● **Problems to work on**:
a) In the Plutus Core security article, what compiler converts PLC programs to Racket?
b) From the Plutus Core security article, return the passage between "Among several directions, we" and "these exciting projects.", inclusive.
c) Condense the paragraph of the Plutus Core security article that begins "To make our development sustainable" into a short bulleted list that keeps its main facts.

● **Reading passage**:
_ _ _ _ _

We do security research on Cardano

An Overview of Hachi's Security Toolkit for Plutus Core


Cardano uses validator scripts, also known as smart contracts on other blockchain platforms, to verify whether a new transaction should be accepted. Even though typically written in a high-level programming language like Plutus, the scripts are compiled to and stored on-chain in the form of Plutus Core (PLC).

Bugs in validator scripts can have catastrophic consequences, such as by allowing malicious users to wrongfully claim assets, or by preventing assets from ever being retrieved. Unfortunately, since we are in the early days of Cardano, there is a lack of security solutions. dApp developers have no reliable tools to detect and evaluate vulnerabilities in validator scripts.

For this reason, the Hachi team works in an effort to develop a security toolkit to analyse validator scripts on the Cardano platform. Concretely, our tools work with PLC, which brings the following benefits:

  • It guarantees that our tools will be compatible with different source languages of validators, be they Plutus or any other language that is introduced in the future.
  • We do not need to rely on the availability of validators’ source codes, which are not always made accessible by dApp developers.
  • This choice offers good precision as we work directly with what is deployed to the blockchain. In particular, this approach is resilient to bugs in the compilation pipeline as well as peculiarities in the source language.

Among several directions, we put our early focus on dynamic analysis techniques and developed new engines for symbolic execution, concolic execution, instrumentation, and hybrid fuzzing of PLC code. This article describes our work and some results of these exciting projects.


To make our development sustainable, we translate PLC programs to Racket with our plc2racket compiler. This allows us to re-use existing tools for Racket and build our tools upon them. As a result, we get instrumentation, symbolic/concrete evaluation, and debugging for (almost) free. Racket’s design as a powerful framework to develop other languages gives us flexibility that few other programming languages provide.

Symbolic Execution

Symbolic execution is a form of semantic analysis, for which program inputs are treated as symbols. Normal programs usually take concrete values like $0b10001$, $42$, or “hello world” as inputs. However, in symbolic execution, the inputs are abstract and are annotated with constraints indicating their domains such as $α,β,γ$ where $α ∈ \left\lbrace{0, 1}\right\rbrace^5$, $β ∈ \mathbb{Z}^+$, $γ ∈ \left\lbrace\text{“hi hachi”}, \text{“goodbye”}\right\rbrace$. A symbolic executor explores multiple execution traces and accumulates the constraints required to reach a particular outcome. For example, let us consider the following Racket program:

(define (f a b)
  (if (> a b)
      (+ b 3)
      (+ a b)))

_ _ _ _ _

● **Source material**:

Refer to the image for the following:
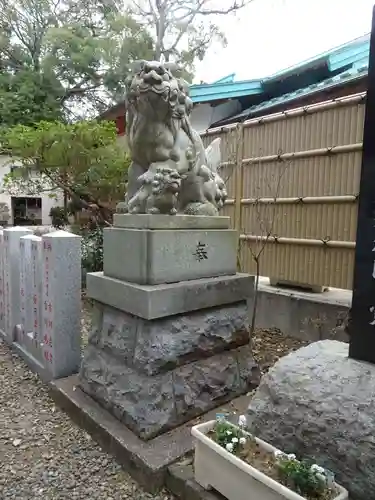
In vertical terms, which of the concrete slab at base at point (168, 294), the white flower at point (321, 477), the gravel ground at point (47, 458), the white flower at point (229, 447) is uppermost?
the concrete slab at base at point (168, 294)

_ _ _ _ _

● **Results of the tasks**:
a) The plc2racket compiler.

b)
Among several directions, we put our early focus on dynamic analysis techniques and developed new engines for symbolic execution, concolic execution, instrumentation, and hybrid fuzzing of PLC code. This article describes our work and some results of these exciting projects.

c)
- PLC programs are translated to Racket with the plc2racket compiler to keep development sustainable.
- This allows existing Racket tools to be reused and built upon.
- Instrumentation, symbolic/concrete evaluation, and debugging come (almost) for free.
- Racket's design as a framework for developing other languages offers flexibility that few other programming languages provide.